제시된 기록:
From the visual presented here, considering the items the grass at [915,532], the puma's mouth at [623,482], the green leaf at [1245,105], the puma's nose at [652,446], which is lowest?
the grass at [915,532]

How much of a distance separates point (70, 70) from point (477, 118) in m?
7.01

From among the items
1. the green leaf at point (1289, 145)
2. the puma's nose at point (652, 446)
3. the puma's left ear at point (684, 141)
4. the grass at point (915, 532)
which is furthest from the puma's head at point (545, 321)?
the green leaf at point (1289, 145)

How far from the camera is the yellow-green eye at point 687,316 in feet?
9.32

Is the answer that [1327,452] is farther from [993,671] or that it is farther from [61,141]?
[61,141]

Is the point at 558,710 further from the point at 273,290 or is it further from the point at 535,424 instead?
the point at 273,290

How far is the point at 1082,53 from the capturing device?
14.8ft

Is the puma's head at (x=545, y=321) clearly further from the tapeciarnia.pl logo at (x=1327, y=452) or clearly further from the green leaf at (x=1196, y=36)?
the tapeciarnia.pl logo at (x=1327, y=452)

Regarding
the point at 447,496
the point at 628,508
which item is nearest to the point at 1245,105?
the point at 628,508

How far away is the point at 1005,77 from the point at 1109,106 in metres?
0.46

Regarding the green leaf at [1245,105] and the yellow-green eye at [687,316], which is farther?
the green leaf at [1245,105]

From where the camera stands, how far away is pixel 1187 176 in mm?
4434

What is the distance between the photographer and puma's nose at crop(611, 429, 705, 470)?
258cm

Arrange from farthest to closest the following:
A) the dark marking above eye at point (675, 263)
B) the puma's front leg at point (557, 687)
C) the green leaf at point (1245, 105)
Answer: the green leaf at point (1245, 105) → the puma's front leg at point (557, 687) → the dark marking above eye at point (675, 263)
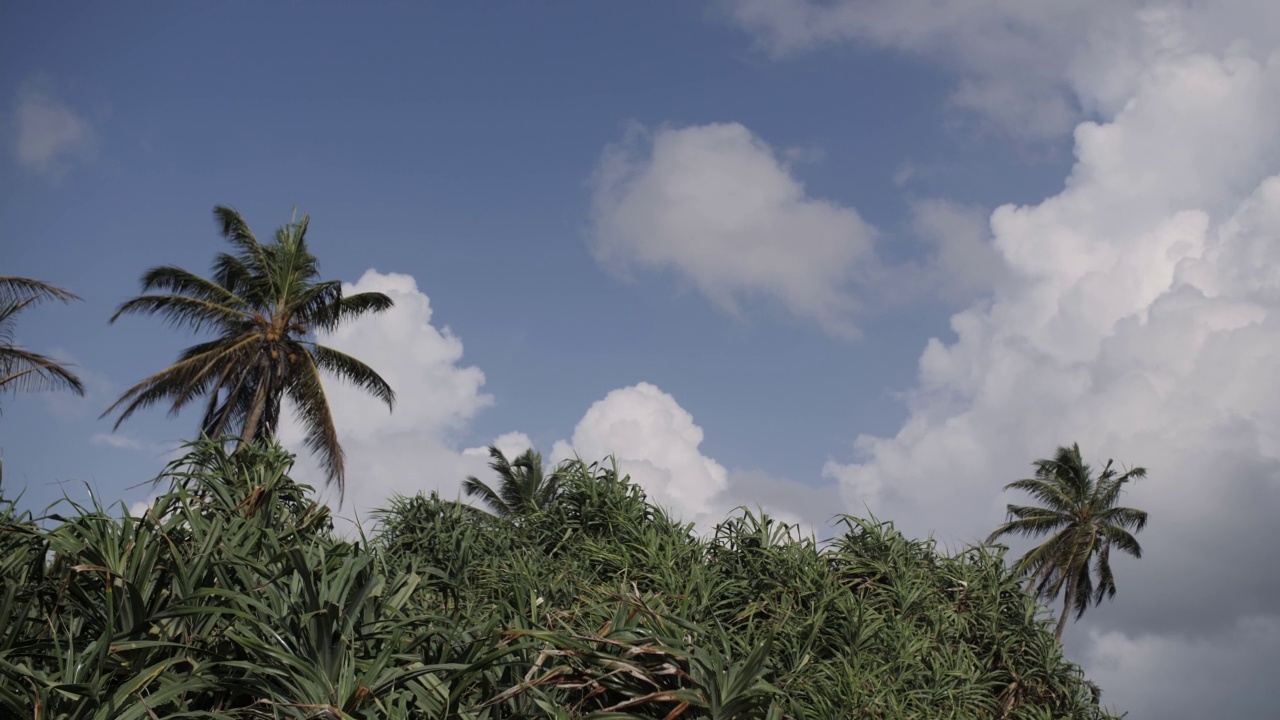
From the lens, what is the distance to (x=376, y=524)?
==
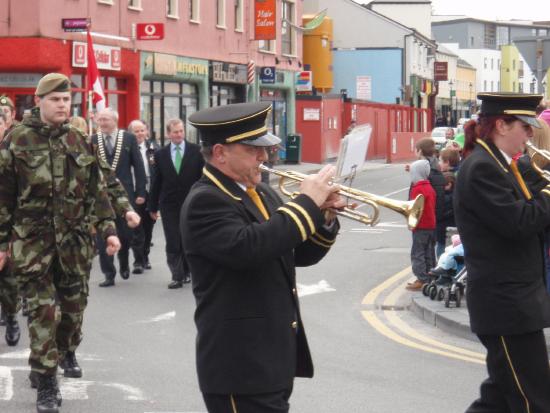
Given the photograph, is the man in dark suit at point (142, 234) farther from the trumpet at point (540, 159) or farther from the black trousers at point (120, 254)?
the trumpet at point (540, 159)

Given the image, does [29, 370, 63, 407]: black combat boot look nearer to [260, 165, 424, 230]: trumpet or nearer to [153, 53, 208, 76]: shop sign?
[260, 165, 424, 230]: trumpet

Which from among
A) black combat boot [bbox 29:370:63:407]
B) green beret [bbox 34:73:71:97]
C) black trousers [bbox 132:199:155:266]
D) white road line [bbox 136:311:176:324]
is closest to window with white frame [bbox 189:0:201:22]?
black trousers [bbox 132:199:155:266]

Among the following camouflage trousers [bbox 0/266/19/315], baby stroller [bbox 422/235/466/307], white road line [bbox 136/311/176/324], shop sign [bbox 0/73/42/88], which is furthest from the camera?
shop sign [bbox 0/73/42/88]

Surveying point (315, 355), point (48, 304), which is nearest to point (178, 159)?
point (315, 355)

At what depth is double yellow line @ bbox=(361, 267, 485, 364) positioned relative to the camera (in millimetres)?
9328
==
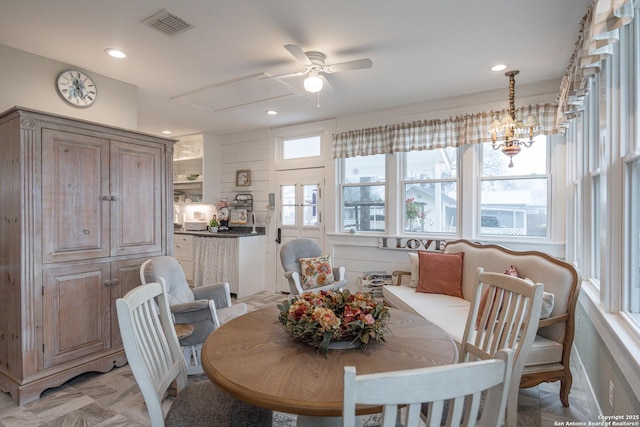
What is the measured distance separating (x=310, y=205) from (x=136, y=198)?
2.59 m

과제 조건: 위 기록에서 문자열 "furthest"이 들어 있는 줄을 모두 골라 한 줄씩 옮겨 적으세요. 대소문자는 구분합니다.

과제 결과:
which is furthest from the puma's head at point (545, 321)?
Among the following camouflage trousers [bbox 0/266/19/315], baby stroller [bbox 422/235/466/307], white road line [bbox 136/311/176/324], shop sign [bbox 0/73/42/88], which is furthest from the camera?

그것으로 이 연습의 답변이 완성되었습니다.